* [Job 1]:
Put the records into a Markdown table with the columns "n" for the row number and "Line" for the line itself, leaving out blank lines. Begin at the line that has "(at image resolution)." and stop after the final line of the records.

4 December 2021
by Leonid Nikitinsky is a columnist for Novaya Gazeta, a member of the Presidential Council for Human Rights, and laureate of the Moscow Helsinki Group Award for human rights
Source: Moscow Helsinki Group [original source: Novaya Gazeta]
Behind the large-scale dismissals at a leading university is the fundamental question of what “law” actually is
The unexpected dismissal by mutual agreement in the middle of the academic year of Professors Sergei Pashin and Gennady Esakov from the HSE (National Research University Higher School of Economics) was the continuation of a story that began in July 2020, when Professor Vadim Vinogradov was appointed acting dean of the HSE Faculty of Law. Prior to that, he headed the Department of Constitutional Law at the Academy of the Ministry of Justice, and to HSE he brought along three deputy deans from that institution.
In accordance with the HSE directive dated 7 March 2019, the position of the dean of the faculty is elective: the candidate is nominated by the rector after consultation with the academic council of the faculty, and the appointment is made by the HSE’s academic council. These procedures have yet to be observed, and Vinogradov remains acting dean. Meanwhile, the majority of the faculty at the time, accustomed to academic freedom, did not accept him as a ‘real’ legal expert. Many of the people I spoke to from among dismissed faculty independently used the ill-defined term ‘real legal expert. But what exactly does the term mean, and what qualities and competencies should a ‘real legal expert’ possess?
To understand what happened at the Law Faculty it is necessary to define what exactly ‘law’ is, and to make this simpler, on this question there are two extreme positions.
According to one, the law is based on the natural and inalienable rights of the individual and protects them from the unnecessary interference of the state in their lives. This doctrine is comparatively recent, only three hundred years old, but today it reigns supreme. Much older is the voluntary view of law as an instrument of the sovereign. Marx merely redefined law in terms of the interests of the ‘ruling class’, and yet, since ancient times, all ‘rulers’ have understood the law in this way.
The duality of ‘law’ in today’s Russia is due to the fact that the doctrine of human rights is declared at the level of the Constitution and the general parts of the codes, but at the level of current changes in laws that are continuously churned out by the State Duma, and in law enforcement practice, the voluntaristic understanding of the law as a tool (for the class of ‘siloviki’ or security officials) dominates. But along with the law, there is an equally ancient concept of fairness – in Latin it is one and the same word with ‘ the justice system’. While defending the interests of security officials, judges claim the highest fairness for their rulings – which clearly do not correspond to the spirit or principles of the law – by references to formal adherence to the letter of the law.
This cunning position is called in legal science (which is more a form of scholarship) is called normativism. All professors who have been dismissed or resigned from the Faculty of Law over the past year and a half (and there are dozens of them) adhere to the doctrine of human rights and the ‘spirit of the law’. Vinogradov came to the faculty as part of the project to reorganize it, one of the goals of which was to ‘bring teaching closer to practice’. That is to say, to eliminate the gap between the great theories of ‘real legal experts’ and law enforcement – two things that are very far removed from each other – that future graduates will soon have to plunge into.

* [Job 2]:
In the passage on the HSE Law Faculty dismissals, begin at the words "To understand what" and stop after "two extreme positions.", writing that stretch out again with "extreme" replaced by "opposing".

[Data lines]
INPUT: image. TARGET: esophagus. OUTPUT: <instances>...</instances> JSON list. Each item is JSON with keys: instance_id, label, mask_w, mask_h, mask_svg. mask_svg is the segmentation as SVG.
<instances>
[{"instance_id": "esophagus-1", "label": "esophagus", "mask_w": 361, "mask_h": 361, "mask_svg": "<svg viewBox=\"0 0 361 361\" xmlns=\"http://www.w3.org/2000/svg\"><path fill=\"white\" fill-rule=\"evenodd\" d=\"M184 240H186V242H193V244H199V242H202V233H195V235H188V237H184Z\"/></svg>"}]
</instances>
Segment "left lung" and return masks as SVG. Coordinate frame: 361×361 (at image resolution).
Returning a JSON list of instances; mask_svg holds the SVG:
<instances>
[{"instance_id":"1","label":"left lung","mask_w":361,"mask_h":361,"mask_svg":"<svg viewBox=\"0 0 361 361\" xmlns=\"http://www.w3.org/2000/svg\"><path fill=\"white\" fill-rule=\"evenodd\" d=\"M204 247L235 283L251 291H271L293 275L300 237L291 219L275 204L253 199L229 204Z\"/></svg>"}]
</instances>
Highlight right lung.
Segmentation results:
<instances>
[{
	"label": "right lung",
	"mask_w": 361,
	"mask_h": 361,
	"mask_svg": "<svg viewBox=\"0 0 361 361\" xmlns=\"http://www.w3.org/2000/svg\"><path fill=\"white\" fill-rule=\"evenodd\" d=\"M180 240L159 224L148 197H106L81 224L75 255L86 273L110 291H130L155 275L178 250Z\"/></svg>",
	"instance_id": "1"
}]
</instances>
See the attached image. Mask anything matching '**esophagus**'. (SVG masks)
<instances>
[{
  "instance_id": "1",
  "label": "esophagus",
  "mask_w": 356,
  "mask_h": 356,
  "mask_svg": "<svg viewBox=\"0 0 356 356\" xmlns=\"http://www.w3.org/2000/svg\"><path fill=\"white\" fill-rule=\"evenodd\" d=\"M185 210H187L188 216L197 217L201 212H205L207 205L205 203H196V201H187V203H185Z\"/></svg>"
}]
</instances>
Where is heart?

* [Written reply 1]:
| n | Line |
|---|---|
| 1 | Segment "left lung" and return masks as SVG. Coordinate frame: 361×361 (at image resolution). |
| 2 | Returning a JSON list of instances; mask_svg holds the SVG: |
| 3 | <instances> |
| 4 | [{"instance_id":"1","label":"left lung","mask_w":361,"mask_h":361,"mask_svg":"<svg viewBox=\"0 0 361 361\" xmlns=\"http://www.w3.org/2000/svg\"><path fill=\"white\" fill-rule=\"evenodd\" d=\"M204 247L235 283L251 291H271L293 275L300 237L291 219L275 204L253 199L229 204Z\"/></svg>"}] |
| 5 | </instances> |
| 6 | Highlight right lung. |
| 7 | Segmentation results: |
| 8 | <instances> |
| 9 | [{ |
| 10 | 	"label": "right lung", |
| 11 | 	"mask_w": 361, |
| 12 | 	"mask_h": 361, |
| 13 | 	"mask_svg": "<svg viewBox=\"0 0 361 361\" xmlns=\"http://www.w3.org/2000/svg\"><path fill=\"white\" fill-rule=\"evenodd\" d=\"M180 240L159 224L148 197H106L81 224L75 255L86 273L110 291H130L155 275L178 250Z\"/></svg>", |
| 14 | 	"instance_id": "1" |
| 15 | }] |
| 16 | </instances> |
| 17 | See the attached image. Mask anything matching '**esophagus**'. (SVG masks) |
| 18 | <instances> |
| 19 | [{ |
| 20 |   "instance_id": "1", |
| 21 |   "label": "esophagus", |
| 22 |   "mask_w": 356, |
| 23 |   "mask_h": 356, |
| 24 |   "mask_svg": "<svg viewBox=\"0 0 356 356\" xmlns=\"http://www.w3.org/2000/svg\"><path fill=\"white\" fill-rule=\"evenodd\" d=\"M185 210H187L188 216L197 217L201 212H205L207 205L205 203H196V201H187V203H185Z\"/></svg>" |
| 25 | }] |
| 26 | </instances> |
| 27 | Where is heart? |

* [Written reply 2]:
To understand what happened at the Law Faculty it is necessary to define what exactly ‘law’ is, and to make this simpler, on this question there are two opposing positions.